# WHAT THE EXERCISE ASKS
According to the article on contact lens hygiene, what share of surveyed U.S. contact lens wearers reuse or "top off" their lens solution?

# PAGE EXTRACT

* * * * *

Most contact lens wearers practice bad hygiene when it comes to their lenses

DALLAS — Most contact lens wearers in the United States put their eyes at risk by cutting corners and adopting bad habits when it comes to contact lens care and hygiene practices, according to a recent global survey conducted by Wakefield Research for Alcon.

The findings from the survey of 1,000 contact lens wearers in the United States indicate that 76% of consumers surveyed wouldn’t bathe in yesterday’s bath water, yet 92% of U.S. contact lens wearers surveyed reuse or “top-off” lens solution, instead of pouring it out and using fresh solution each day. This common habit does not effectively clean or disinfect contact lenses, and can actually put a person's eye health at risk. 

According to the survey, a majority of consumers admit to a number of behaviors that could lead to dirty lenses and, ultimately, discomfort or infection. For example, storing contact lenses in tap water rather than in disinfecting solution (35% of wearers in the U.S.) or failing to rinse lenses with disinfecting solution before placing them in their lens storage case (55% of wearers in the U.S.). Other common “bad habits” included:

Wearing lenses for additional or more days than recommended by the manufacturer (66%); failing to disinfect your contact lenses overnight and before taking them out of the lens case and putting them in your eye; and rinsing a contact lens by putting it in the mouth, instead of using disinfecting solution.

* * * * *

# RECORDS
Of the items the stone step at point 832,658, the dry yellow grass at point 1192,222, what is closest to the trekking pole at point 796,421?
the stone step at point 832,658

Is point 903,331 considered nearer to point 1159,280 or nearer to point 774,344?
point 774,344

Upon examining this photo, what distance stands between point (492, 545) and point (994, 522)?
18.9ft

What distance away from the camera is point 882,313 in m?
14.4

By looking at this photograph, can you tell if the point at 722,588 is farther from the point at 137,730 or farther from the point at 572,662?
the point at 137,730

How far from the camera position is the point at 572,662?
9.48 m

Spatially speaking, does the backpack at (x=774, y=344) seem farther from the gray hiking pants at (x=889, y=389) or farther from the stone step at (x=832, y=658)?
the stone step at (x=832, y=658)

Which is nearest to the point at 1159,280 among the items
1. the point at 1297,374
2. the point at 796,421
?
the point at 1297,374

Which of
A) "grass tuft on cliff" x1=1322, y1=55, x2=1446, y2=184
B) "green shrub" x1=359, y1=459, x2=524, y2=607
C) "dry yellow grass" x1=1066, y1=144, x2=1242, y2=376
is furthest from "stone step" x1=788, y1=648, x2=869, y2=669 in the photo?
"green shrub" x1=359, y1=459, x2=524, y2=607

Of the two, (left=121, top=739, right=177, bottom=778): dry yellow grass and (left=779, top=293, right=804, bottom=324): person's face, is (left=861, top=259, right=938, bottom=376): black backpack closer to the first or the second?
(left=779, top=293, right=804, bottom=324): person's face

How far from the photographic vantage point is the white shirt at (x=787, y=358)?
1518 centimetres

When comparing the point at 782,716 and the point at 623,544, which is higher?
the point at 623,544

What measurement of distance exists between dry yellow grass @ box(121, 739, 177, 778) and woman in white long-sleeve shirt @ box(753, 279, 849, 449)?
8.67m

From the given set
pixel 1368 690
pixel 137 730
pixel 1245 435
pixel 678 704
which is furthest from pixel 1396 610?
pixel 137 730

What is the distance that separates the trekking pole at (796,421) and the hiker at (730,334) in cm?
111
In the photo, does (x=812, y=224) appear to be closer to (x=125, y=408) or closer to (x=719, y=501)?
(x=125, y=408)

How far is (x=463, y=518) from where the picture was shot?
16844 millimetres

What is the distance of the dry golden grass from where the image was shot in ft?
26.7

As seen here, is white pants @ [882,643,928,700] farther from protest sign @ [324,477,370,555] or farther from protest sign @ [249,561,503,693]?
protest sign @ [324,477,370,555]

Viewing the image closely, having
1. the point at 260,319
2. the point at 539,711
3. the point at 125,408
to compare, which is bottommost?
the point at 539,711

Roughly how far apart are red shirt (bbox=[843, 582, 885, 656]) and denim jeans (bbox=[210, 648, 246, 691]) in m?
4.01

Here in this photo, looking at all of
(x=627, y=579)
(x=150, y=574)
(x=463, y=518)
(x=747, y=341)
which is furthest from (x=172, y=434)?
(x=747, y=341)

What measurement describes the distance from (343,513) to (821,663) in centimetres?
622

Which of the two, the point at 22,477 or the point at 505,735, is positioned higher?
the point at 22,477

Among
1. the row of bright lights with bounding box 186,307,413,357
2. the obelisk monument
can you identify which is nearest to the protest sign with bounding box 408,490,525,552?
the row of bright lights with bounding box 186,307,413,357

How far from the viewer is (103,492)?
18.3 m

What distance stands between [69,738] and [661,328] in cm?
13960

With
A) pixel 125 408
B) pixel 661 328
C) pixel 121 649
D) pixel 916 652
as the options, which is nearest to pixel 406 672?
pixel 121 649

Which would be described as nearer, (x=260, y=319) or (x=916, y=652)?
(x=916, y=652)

* * * * *

# OUTPUT OF THE EXERCISE
92% of U.S. contact lens wearers surveyed reuse or "top off" their lens solution.